→ What you have to do
Which lines of the records below contain the word "needs"? Report each of them in full.

→ Data shown
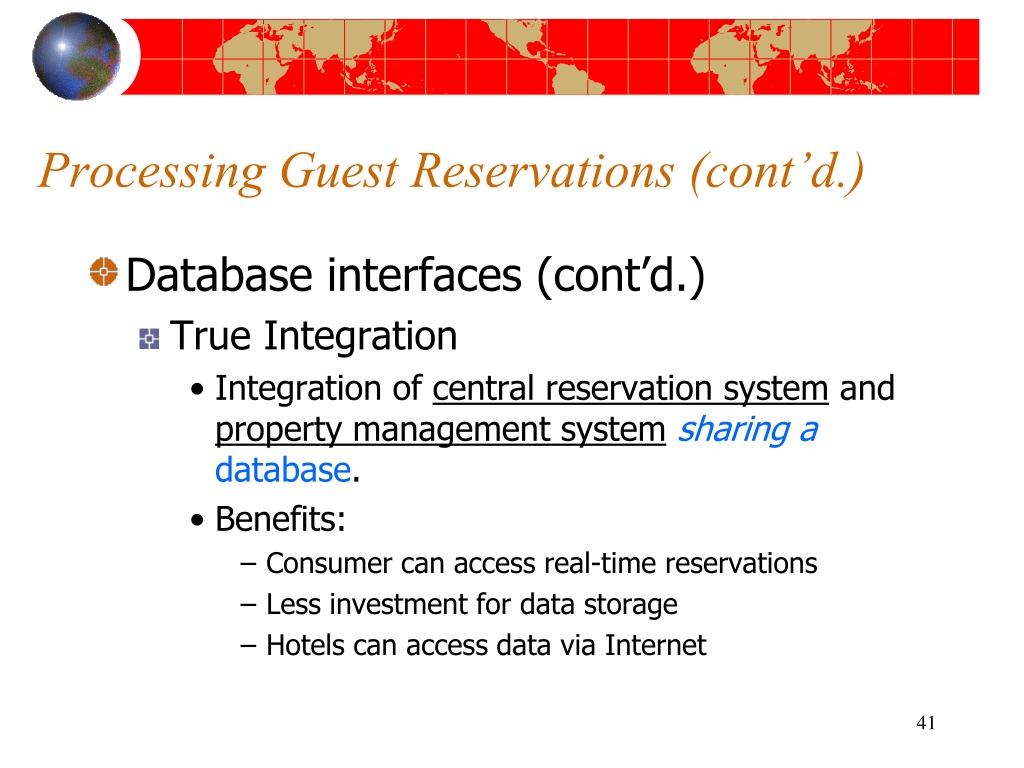 Processing Guest Reservations (cont’d.)

Database interfaces (cont’d.)

True Integration

• Integration of central reservation system and property management system sharing a database.

• Benefits:

– Consumer can access real-time reservations

– Less investment for data storage

– Hotels can access data via Internet

41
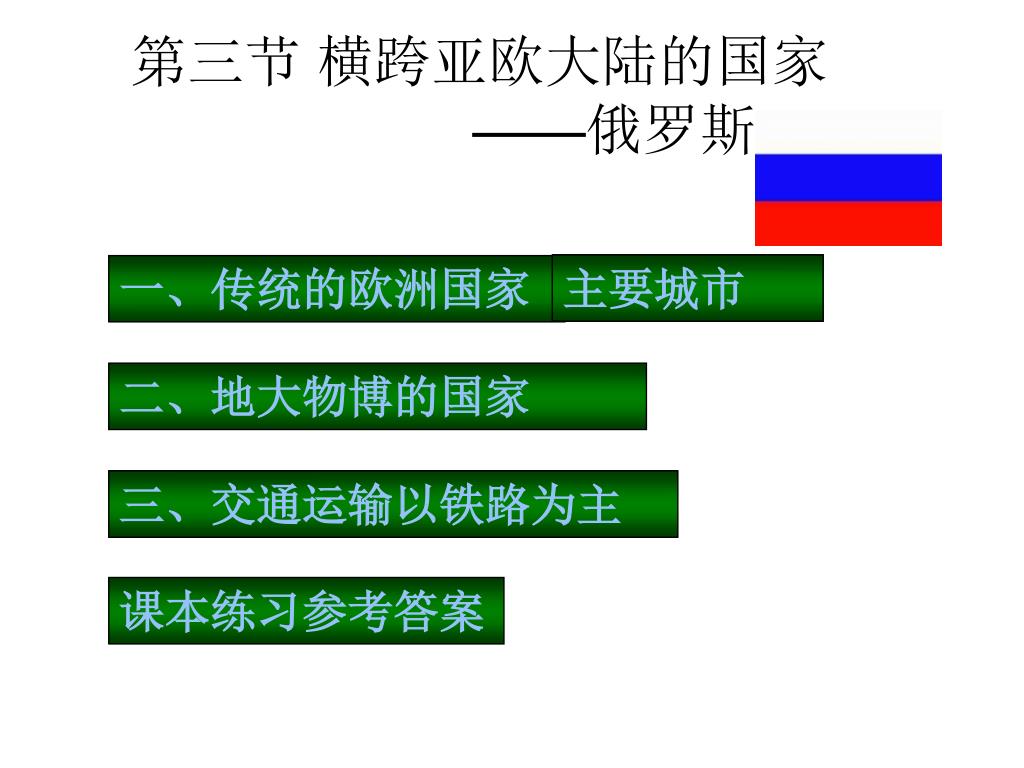 第三节 横跨亚欧大陆的国家

——俄罗斯

一、传统的欧洲国家

主要城市

二、地大物博的国家

三、交通运输以铁路为主

课本练习参考答案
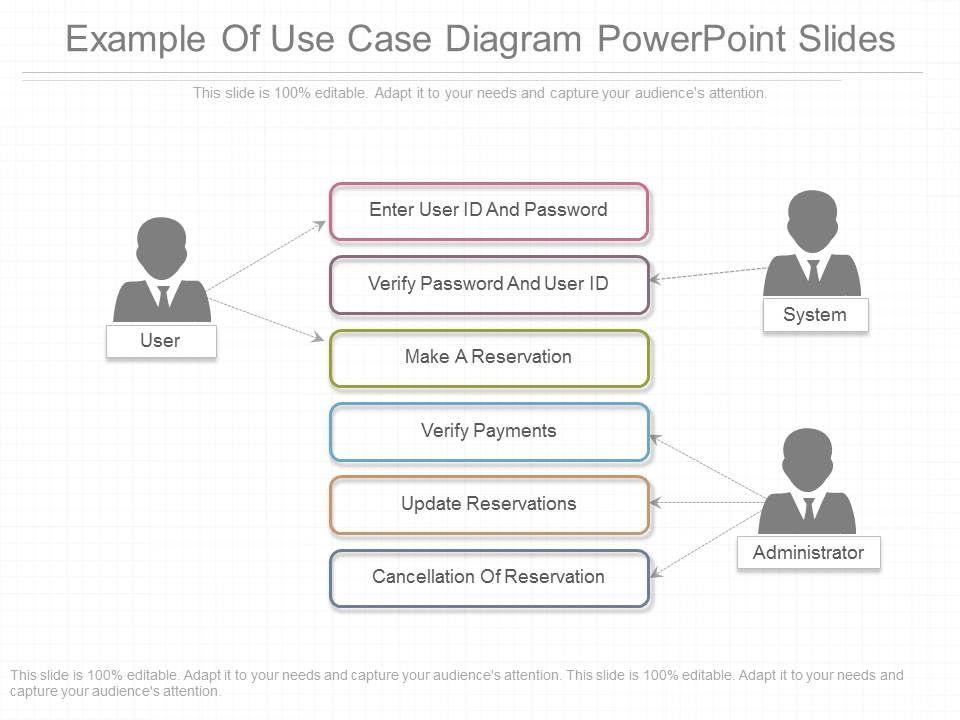 Example Of Use Case Diagram PowerPoint Slides

This slide is 100% editable. Adapt it to your needs and capture your audience's attention.

User

Enter User ID And Password

Verify Password And User ID

Make A Reservation

Verify Payments

Update Reservations

Cancellation Of Reservation

System

Administrator

This slide is 100% editable. Adapt it to your needs and capture your audience's attention. This slide is 100% editable. Adapt it to your needs and capture your audience's attention.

→ Response to this task
This slide is 100% editable. Adapt it to your needs and capture your audience's attention.
This slide is 100% editable. Adapt it to your needs and capture your audience's attention. This slide is 100% editable. Adapt it to your needs and capture your audience's attention.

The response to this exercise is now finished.